The University of Southampton comprises over 6,000 staff. Over 2,000 are academic-related professional staff (ARPS). We work across 17 distinct professional services: responsible for student and education services, libraries and the arts, widening participation and social mobility, global recruitment and admissions, residences, iSolutions, and the list goes on. ARPS are fundamental to the running of the university. Whilst our collective voice in UCU may be smaller in relation to our academic colleagues, we are affected by many of the same issues, we are of equal importance when it comes to challenging issues of our pensions, pay, workloads, casualisation and equality, and it is imperative that ARPS make it clear that we will not stand for the erosion of our pay and conditions.
Many ARPS will be affected by the ongoing USS pensions dispute, and indeed, many of us have taken strike action on this issue previously at Southampton in 2018, 2019 and 2020. On 31st March 2022, UCU issued a call for VCs across the UK to demand UUK revoke the cuts to the pensions after the health of USS finances were revealed. The changes due from 1st April see staff who pay into USS lose up to 35% of their pensions when they get to retirement. If you haven’t already, you can use the UCU modeller to see how you could be affected by these cuts.
Along with our pensions, pay has been eroded consistently since 2009, with a recent report by UCU showing that pay is down by 25.5% in real terms. ARPS are already in a position where there is no consistency with academic colleagues in regards to a framework for pay and promotion. Relatedly, the national picture on pay inequality is bleak. The pay gap between Black and white staff is 17%. The disability pay gap is 9%. The mean gender pay gap is 15.1%. An earlier blog in this series pointed to the pervasive gender pay gap at the University of Southampton. The erosion of pay is closely linked to increased casualisation. There are approximately 15k ARPS employed on temporary contracts. The issue of casualisation HE is not exclusive to our academic colleagues. Across the University of Southampton, professional services have undergone or are undergoing restructures, and there are departments still reeling from loss of staff after the latest rounds of voluntary severance in 2020. This has seen temporary posts and uncertain secondments proliferate, putting strain on teams, and adding to workloads where staff turnover is high and gaps in teams aren’t being properly resourced. For an institution that has just unveiled a new strategy that states a commitment to put its people at the ‘heart’, presiding over sustained cuts to our material conditions at a time when the cost of living is the highest it has been in decades is contemptuous.

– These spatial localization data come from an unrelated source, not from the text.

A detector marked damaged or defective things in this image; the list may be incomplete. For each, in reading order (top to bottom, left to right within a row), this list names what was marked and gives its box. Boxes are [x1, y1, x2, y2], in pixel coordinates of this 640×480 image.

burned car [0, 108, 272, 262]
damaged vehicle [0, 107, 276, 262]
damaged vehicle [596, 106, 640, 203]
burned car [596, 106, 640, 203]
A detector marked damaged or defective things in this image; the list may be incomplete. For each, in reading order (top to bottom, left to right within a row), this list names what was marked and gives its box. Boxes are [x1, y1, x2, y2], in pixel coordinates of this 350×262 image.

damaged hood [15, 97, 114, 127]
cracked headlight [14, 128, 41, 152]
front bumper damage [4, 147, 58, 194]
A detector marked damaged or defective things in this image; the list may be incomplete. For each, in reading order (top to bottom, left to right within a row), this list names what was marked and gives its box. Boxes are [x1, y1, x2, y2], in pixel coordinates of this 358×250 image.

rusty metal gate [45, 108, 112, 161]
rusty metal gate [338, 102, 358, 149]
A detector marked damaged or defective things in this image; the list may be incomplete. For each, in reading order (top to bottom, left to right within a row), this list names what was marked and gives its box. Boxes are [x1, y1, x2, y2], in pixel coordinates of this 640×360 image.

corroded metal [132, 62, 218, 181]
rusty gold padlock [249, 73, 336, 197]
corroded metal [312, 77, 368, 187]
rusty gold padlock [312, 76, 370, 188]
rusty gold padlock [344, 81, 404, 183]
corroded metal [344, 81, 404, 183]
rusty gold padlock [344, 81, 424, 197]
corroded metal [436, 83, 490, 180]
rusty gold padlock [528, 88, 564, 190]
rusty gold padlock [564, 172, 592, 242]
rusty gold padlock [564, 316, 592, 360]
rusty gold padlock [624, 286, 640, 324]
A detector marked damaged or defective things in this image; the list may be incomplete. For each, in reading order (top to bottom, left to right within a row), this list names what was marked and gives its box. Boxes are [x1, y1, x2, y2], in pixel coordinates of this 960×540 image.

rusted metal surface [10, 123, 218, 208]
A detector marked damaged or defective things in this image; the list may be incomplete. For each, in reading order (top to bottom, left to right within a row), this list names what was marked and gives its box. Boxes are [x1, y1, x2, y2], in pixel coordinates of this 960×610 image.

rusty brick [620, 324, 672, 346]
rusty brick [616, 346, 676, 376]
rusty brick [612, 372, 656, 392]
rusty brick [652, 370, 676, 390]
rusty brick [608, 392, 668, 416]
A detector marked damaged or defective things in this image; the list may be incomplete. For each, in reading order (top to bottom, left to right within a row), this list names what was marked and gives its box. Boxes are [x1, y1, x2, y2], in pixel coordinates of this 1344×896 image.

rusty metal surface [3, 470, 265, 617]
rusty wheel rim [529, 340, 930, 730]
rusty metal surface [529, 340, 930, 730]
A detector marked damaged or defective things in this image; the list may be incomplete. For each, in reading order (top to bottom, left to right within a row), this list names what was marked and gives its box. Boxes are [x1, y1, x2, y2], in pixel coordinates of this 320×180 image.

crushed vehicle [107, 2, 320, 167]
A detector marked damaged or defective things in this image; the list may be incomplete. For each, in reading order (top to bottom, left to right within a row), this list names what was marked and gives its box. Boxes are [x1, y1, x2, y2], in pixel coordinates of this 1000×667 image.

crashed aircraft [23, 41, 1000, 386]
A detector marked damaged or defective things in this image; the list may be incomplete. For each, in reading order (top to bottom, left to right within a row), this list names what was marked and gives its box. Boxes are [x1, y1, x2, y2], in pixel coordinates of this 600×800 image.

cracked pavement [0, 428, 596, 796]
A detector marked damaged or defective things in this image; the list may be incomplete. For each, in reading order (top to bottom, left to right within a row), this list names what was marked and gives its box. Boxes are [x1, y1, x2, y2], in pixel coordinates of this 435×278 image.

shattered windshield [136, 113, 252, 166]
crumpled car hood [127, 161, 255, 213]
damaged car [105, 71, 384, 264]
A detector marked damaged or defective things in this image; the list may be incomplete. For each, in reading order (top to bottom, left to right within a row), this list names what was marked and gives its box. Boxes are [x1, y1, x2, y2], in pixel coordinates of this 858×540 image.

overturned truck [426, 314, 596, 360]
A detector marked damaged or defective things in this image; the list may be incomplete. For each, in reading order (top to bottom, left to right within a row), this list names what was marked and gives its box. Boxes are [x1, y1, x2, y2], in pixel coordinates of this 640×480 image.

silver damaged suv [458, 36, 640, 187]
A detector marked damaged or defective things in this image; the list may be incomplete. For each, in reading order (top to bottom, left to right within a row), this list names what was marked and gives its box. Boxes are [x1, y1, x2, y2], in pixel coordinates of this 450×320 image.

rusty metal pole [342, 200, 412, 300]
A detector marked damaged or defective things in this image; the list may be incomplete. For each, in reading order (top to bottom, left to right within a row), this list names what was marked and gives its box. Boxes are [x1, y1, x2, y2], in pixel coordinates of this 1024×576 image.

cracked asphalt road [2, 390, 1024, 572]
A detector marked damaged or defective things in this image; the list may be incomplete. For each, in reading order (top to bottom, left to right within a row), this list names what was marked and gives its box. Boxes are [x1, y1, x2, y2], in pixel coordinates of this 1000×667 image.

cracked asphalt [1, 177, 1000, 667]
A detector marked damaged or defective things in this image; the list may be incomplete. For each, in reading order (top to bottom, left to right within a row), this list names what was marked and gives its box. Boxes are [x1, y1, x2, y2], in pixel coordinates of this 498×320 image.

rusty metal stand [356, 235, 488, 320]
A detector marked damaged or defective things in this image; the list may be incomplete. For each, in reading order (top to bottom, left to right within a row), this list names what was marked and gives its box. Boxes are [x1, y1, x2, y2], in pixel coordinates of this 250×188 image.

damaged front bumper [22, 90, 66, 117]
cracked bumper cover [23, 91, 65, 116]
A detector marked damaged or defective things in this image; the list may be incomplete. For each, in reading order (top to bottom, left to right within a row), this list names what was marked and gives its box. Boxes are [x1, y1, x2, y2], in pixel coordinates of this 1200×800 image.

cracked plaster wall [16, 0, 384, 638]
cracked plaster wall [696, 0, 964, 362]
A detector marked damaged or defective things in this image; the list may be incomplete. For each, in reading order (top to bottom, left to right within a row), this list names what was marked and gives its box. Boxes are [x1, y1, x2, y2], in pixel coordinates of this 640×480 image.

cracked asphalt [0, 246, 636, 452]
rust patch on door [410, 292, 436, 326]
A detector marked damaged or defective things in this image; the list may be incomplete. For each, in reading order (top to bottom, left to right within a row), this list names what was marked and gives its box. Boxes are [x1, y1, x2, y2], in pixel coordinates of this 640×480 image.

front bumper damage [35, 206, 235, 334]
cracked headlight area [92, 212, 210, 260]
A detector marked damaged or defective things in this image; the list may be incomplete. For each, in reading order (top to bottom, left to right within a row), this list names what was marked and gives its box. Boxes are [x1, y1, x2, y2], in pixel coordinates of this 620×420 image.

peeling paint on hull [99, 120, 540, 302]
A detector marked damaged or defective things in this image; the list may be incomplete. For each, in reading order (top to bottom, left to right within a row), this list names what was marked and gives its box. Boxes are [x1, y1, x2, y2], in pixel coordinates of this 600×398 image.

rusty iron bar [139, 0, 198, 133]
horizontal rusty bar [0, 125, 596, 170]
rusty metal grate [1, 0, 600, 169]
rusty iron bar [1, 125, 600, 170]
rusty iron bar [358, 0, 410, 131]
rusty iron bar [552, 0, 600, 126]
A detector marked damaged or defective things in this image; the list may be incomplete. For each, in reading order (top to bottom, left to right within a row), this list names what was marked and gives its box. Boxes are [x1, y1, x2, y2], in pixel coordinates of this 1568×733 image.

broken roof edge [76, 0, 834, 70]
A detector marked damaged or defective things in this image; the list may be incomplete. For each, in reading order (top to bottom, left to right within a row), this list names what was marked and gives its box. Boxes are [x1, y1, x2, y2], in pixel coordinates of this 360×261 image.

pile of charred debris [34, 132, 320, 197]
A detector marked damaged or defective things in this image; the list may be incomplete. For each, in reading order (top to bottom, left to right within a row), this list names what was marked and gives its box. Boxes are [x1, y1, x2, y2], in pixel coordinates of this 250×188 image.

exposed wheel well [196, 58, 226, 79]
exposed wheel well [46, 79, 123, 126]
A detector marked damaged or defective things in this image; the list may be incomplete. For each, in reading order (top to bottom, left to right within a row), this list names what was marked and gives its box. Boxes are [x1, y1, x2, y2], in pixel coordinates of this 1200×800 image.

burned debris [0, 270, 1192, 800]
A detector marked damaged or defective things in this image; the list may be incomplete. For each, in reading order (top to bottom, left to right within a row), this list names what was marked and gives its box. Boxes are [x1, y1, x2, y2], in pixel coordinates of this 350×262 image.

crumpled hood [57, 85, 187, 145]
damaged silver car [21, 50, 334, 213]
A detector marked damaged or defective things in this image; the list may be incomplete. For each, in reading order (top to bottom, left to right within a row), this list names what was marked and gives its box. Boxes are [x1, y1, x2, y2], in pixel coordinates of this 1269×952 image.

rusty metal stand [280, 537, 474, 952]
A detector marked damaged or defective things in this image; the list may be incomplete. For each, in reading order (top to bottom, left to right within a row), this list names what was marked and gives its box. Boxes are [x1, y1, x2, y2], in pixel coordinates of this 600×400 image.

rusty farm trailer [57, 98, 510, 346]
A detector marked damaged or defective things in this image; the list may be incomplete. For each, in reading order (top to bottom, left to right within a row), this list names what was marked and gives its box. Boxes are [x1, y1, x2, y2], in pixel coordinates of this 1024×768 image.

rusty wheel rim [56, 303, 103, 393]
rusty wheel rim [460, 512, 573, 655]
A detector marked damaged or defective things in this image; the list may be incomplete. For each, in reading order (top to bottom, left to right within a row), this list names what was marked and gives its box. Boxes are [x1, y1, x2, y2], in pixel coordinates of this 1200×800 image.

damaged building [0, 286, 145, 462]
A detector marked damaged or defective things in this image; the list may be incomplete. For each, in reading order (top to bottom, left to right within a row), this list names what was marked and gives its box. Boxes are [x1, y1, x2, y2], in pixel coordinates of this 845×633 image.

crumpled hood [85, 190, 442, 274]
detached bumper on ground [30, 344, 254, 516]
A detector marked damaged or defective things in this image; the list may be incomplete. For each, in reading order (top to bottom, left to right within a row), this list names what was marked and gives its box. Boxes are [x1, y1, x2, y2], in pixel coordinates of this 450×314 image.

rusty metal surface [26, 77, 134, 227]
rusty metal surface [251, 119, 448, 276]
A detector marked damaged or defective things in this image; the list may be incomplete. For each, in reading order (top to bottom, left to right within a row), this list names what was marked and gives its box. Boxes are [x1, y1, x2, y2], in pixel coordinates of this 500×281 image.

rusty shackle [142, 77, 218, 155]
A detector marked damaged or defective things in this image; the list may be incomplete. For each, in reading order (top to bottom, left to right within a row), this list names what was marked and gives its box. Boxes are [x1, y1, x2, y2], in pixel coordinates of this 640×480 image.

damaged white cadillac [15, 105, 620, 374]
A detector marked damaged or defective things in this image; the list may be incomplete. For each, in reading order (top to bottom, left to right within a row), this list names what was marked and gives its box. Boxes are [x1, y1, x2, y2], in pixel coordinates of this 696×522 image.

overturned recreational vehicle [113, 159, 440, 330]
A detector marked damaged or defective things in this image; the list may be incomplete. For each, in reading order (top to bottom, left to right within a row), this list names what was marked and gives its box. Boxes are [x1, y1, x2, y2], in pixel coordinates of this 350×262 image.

Voting to take strike action is hard. It can be particularly difficult when you are one of only a small handful of colleagues in a team – or sometimes the only one – who are members of UCU. However, visibility of ARPS on the picket line is key to growing our numbers at the branch and making that collective voice stronger. Without ARPS, universities would cease to run. Academics would suffer, students would suffer, and the wider community would suffer. We need to stand unified with our academic colleagues, recognising that the issues outlined in the ballot affect us all.